--- start Supplied passage ---
Culturally, the Read/Write Web has become a constant transfer of information, a web of collaborative learning and active participation, a resource and a platform that impacts how educators design and deliver content.
Shift.
The traditional vertical path, delivering content from the teacher down to student, no longer serves cultural needs. Learning must
become a horizontal approach that mimics real life. Ideally, educators should guide learning activities that place teachers and students side by side, collaboratively
building content, examining content, consuming content, and learning
from each other.
Shift.
These trends, this shift, forces educators to re-examine learning theories and methods of instructional delivery to help youngsters, the Net Generation, become responsible digital citizens in a world of collaborative, social learning networks.
Shift.
--- end Supplied passage ---
--- start Record excerpts ---
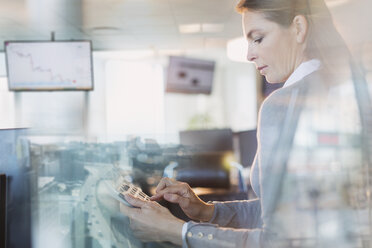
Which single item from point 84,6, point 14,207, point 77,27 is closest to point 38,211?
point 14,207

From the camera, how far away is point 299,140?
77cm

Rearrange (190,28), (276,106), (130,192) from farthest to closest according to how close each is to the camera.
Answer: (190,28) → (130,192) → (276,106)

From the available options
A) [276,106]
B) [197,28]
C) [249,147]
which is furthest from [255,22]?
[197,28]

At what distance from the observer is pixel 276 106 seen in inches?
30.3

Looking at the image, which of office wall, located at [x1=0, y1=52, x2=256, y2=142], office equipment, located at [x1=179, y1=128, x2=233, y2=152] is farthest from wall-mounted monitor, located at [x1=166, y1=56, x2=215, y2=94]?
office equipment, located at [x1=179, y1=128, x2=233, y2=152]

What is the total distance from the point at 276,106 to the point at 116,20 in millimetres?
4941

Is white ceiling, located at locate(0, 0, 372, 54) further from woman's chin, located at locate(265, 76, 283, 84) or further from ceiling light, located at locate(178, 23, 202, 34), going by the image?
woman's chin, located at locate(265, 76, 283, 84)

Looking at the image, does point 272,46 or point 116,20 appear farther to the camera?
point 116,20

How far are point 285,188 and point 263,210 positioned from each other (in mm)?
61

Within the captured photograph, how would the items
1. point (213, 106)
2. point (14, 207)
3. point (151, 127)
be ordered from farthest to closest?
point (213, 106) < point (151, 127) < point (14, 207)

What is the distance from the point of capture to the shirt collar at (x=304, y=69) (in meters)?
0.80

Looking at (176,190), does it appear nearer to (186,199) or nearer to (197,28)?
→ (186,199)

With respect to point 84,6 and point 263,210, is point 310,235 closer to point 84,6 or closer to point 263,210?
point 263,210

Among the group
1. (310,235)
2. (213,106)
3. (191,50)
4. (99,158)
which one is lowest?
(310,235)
--- end Record excerpts ---
--- start Record excerpts ---
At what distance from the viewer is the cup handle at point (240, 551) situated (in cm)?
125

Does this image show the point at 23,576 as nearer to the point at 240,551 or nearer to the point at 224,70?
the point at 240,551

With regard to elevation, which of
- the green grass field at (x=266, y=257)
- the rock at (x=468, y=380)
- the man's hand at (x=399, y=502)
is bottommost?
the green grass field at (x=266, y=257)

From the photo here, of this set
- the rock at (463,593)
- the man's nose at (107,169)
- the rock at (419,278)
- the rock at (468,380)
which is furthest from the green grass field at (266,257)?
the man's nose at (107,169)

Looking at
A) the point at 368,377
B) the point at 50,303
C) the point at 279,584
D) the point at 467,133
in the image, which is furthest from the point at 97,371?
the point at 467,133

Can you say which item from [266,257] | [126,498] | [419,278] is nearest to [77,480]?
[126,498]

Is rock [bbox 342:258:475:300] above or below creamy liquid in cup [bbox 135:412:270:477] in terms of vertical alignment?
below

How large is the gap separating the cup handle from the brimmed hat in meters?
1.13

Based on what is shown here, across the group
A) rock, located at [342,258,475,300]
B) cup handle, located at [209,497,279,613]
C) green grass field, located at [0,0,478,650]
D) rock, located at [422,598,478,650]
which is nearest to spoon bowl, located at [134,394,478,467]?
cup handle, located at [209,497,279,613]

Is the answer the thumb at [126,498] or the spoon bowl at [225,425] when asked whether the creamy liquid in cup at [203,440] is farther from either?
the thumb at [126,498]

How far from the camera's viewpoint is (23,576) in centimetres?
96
--- end Record excerpts ---
Work to do:
• a. Decide whether each statement agrees with the Read/Write Web passage, and answer yes or no, quoting the words of the passage that settle it: (i) The traditional vertical path from teacher to student still serves cultural needs. (ii) Learning should become a horizontal approach that mimics real life. (iii) The passage calls the youngsters the Net Generation.
• b. Pick up the Read/Write Web passage after its final line and keep writing it.

Expected results:
• a.
(i) No: "The traditional vertical path, delivering content from the teacher down to student, no longer serves cultural needs."
(ii) Yes: "Learning must become a horizontal approach that mimics real life."
(iii) Yes: "help youngsters, the Net Generation, become responsible digital citizens"

• b.
Will Richardson lists 10 Big Shifts occurring in education, shifts that may guide educators in adopting strategies that serve the needs of today's Information Age:
- Open Content
- Many, Many Teachers, and 24/7 Learning
- The Social, Collaborative Construction of Meaningful Knowledge
- Teaching is Conversation, Not Lecture
- Know “Where” Learning
- Readers Are No Longer Just Readers
- The Web as Notebook (or Portfolio)
- Writing Is No Longer Limited to Text
- Mastery Is the Product, Not the Test
- Contribution, Not Completion, as the Ultimate Goal
Richardson, W. (2006). Blogs, wikis, podcasts, and other powerful web tools for classrooms. Thousand Oaks, CA: Corwin Press.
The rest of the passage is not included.